As shown in FIG. 1 and FIG. 2, a coating agent container 35 may be connected to the cell culture vessel 22, for example, through a flow path 34. The coating agent container 35 stores the cell adhesion coating agent. The coating agent container 35 may have a structure in which the inside can be closed from the outside air. The closed space including the inside of the coating agent container 35 may have a configuration in which gases, viruses, microorganisms, impurities and the like are not exchanged with the outside. The coating agent container 35 may be embedded and enclosed in a non-gas-permeable substance. At least a part of the coating agent container 35 may be provided on a member such as a plate. At least a part of the coating agent container 35 may be formed by carving into a member. At least a part of the coating agent container 35 may be carved into a member and formed by superimposing recesses. The coating agent container 35 can change its volume. In this case, for example, the coating agent container 35 includes a syringe for storing a fluid and a plunger which is inserted into the syringe and movable in the syringe, and the volume for storing the fluid in the syringe can be changed by moving the plunger. Alternatively, the coating agent container 35 may be a flexible bellows or bag.

The coating agent container 35 and the flow path 34 may be connected by a connector. The flow path 34 may have a structure in which the inside can be closed from the outside air. The closed space including the inside of the flow path 34 may have a configuration in which gases, viruses, microorganisms, impurities and the like are not exchanged with the outside. The flow path 34 may be embedded and enclosed in a non-gas-permeable substance. At least a part of the flow path 34 may be provided on a member such as a plate. At least a part of the flow path 34 may be formed by carving into a member. At least a part of the flow path 34 may be carved into a member and formed by superimposing recesses. A fluid machine 36 such as a pump for moving the fluid in the flow path 34 may be provided in the flow path 34. A valve other than the fluid machine may not be provided in the flow path 34.

The fluid machine 36 may include a pump head and a drive unit that drives the pump head. The flow path 34 may be provided on a substrate, the pump head of the fluid machine 36 may be in contact with the flow path 34, and the drive unit of the fluid machine 36 may be removable from the substrate.
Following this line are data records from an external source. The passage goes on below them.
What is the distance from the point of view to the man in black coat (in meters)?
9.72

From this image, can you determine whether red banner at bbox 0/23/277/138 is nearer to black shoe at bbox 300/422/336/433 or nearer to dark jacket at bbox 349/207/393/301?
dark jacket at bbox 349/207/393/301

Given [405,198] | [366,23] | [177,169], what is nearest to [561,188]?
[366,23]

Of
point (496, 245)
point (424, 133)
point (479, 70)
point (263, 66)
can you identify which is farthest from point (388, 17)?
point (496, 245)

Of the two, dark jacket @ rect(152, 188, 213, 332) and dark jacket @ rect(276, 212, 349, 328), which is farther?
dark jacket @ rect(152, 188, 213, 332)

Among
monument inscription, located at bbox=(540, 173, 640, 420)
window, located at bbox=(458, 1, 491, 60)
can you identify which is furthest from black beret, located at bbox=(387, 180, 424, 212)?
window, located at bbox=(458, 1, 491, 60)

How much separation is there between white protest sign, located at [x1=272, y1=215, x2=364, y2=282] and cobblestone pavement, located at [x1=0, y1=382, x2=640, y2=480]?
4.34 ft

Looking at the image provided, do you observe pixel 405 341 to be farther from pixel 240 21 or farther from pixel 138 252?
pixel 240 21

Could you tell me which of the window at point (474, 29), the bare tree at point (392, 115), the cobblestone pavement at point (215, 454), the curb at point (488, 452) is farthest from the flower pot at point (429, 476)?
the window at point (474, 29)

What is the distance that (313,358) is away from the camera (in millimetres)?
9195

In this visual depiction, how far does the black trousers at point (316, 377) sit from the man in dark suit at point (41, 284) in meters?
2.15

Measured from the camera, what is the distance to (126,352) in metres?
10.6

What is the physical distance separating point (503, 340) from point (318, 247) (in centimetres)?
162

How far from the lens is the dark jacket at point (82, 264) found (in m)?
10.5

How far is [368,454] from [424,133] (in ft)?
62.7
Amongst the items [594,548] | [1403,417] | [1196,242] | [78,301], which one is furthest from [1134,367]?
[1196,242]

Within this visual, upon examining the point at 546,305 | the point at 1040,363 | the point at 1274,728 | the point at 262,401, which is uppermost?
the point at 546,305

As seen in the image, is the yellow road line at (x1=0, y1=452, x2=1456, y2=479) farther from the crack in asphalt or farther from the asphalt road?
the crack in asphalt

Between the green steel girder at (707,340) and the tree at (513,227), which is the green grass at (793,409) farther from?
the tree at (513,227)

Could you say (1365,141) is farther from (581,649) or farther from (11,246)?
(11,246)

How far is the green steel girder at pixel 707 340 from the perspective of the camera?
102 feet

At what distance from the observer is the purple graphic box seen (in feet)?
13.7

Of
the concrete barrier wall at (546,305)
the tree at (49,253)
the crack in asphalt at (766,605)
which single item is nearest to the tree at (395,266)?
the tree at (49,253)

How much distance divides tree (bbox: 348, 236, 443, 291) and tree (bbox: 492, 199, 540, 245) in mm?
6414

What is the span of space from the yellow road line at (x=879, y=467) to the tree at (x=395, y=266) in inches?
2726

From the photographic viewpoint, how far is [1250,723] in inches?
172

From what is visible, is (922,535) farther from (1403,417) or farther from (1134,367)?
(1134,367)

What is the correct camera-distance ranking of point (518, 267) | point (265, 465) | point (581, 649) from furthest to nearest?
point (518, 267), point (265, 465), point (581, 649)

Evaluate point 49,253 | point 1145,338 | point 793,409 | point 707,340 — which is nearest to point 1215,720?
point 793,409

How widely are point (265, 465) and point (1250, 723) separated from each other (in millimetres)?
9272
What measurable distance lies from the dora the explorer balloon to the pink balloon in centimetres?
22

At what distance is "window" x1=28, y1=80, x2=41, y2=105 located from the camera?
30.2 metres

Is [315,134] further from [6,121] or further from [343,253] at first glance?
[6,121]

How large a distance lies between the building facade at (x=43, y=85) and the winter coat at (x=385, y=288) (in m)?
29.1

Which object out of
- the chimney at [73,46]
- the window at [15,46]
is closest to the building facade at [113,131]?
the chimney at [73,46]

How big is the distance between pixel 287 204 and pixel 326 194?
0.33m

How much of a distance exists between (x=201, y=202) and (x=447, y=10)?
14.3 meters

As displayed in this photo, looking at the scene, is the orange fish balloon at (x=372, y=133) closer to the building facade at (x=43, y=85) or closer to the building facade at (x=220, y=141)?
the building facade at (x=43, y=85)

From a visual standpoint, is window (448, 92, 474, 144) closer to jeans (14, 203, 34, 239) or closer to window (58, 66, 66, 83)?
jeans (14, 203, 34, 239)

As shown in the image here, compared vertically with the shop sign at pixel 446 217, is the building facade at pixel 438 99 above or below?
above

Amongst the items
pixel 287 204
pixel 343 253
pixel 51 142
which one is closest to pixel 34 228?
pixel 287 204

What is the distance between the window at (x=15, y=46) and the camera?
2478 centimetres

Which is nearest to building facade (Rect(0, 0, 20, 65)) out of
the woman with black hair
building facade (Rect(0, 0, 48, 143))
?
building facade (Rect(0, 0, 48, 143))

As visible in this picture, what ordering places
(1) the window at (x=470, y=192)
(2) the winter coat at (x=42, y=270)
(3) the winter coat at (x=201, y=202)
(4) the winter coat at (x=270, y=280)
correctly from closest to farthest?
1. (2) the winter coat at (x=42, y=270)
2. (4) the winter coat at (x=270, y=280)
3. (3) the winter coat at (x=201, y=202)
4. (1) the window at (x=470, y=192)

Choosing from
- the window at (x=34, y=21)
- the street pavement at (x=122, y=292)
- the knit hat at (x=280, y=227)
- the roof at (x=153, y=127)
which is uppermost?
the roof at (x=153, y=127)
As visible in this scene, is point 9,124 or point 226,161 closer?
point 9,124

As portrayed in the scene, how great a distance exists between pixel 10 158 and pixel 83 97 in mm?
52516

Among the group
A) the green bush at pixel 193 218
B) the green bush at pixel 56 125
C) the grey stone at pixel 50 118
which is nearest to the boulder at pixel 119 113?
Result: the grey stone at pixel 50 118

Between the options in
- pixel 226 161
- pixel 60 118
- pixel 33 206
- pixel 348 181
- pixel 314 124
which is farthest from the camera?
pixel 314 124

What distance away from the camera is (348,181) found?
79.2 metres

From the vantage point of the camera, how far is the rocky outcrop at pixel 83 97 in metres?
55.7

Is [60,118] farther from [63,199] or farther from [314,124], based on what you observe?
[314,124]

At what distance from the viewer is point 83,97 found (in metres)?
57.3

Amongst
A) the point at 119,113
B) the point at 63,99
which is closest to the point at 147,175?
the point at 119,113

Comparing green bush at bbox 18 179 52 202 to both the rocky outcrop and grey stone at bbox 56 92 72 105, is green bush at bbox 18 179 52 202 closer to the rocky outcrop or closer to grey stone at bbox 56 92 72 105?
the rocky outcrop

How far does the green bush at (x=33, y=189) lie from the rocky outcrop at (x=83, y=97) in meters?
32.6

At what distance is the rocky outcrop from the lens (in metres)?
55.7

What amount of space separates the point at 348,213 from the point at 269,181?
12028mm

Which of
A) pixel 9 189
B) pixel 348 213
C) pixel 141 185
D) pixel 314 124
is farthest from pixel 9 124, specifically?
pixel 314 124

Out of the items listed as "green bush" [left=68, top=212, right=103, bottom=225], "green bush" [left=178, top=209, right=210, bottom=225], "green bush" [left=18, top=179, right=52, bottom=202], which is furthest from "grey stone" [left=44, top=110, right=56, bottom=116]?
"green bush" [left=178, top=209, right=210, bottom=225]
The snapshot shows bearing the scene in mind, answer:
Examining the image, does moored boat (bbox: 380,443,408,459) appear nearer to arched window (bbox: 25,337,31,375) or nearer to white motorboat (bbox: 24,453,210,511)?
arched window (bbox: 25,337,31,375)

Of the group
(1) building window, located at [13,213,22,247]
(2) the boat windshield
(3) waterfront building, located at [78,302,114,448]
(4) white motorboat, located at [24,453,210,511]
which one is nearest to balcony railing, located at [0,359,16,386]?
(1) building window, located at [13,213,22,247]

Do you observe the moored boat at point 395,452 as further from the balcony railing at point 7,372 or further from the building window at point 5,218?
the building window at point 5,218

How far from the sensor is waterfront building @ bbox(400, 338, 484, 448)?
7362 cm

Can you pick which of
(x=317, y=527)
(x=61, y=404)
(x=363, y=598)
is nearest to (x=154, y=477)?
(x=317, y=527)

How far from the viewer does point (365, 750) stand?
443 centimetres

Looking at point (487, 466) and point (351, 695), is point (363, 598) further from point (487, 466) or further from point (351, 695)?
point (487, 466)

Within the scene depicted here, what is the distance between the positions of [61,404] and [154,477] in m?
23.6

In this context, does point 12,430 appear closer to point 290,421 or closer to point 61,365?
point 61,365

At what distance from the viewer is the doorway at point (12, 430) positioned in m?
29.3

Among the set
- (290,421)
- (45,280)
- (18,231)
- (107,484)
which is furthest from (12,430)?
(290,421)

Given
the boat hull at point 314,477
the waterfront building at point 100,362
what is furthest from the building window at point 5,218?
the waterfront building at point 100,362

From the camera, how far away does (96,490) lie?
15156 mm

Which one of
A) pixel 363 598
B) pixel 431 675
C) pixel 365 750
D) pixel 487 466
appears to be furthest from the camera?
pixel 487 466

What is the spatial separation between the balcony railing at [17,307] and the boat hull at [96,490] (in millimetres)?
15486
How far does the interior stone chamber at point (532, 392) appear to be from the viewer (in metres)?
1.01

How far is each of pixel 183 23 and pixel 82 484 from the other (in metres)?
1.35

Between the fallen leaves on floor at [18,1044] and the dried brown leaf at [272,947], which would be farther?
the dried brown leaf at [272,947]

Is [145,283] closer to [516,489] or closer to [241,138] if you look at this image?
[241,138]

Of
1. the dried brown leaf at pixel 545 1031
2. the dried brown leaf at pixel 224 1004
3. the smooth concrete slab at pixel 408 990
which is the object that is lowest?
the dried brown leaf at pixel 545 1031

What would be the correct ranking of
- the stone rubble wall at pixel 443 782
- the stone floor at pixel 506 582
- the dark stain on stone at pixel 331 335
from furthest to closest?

In order to coat the inside of the cell culture vessel 22 with the cell adhesion coating agent, the fluid machine 36 moves the cell adhesion coating agent in the coating agent container 35 into the cell culture vessel 22 through the flow path 34. The fluid machine 36 may quantitatively move the cell adhesion coating agent in the coating agent container 35 into the cell culture vessel 22. In the case where the cell adhesion coating agent is supplied to the cell culture vessel 22, the coating agent container 35 may contract its volume.

The storage tank 130 is connected to the cell culture vessel 22, for example, through a flow path 132 or a flow path 134. The flow paths 132 and 134 may have a structure in which the inside can be closed from the outside air. The closed space including the inside of the flow paths 132 and 134 may have a configuration in which gases, viruses, microorganisms, impurities and the like are not exchanged with the outside. The flow paths 132 and 134 may be embedded and enclosed in a non-gas-permeable substance. At least a part of the flow paths 132 and 134 may be provided on a member such as a plate. At least a part of the flow paths 132 and 134 may be formed by carving into a member. At least a part of the flow paths 132 and 134 may be carved into a member and formed by superimposing recesses. A fluid machine 133 such as a pump for moving the fluid in the flow path 132 may be provided in the flow path 132. A valve other than the fluid machine may not be provided in the flow path 132. The same applies to the flow path 134.

The fluid machine 133 may include a pump head and a drive unit that drives the pump head. The flow path 132 may be provided on a substrate, the pump head of the fluid machine 133 may be in contact with the flow path 132, and the drive unit of the fluid machine 133 may be removable from the substrate.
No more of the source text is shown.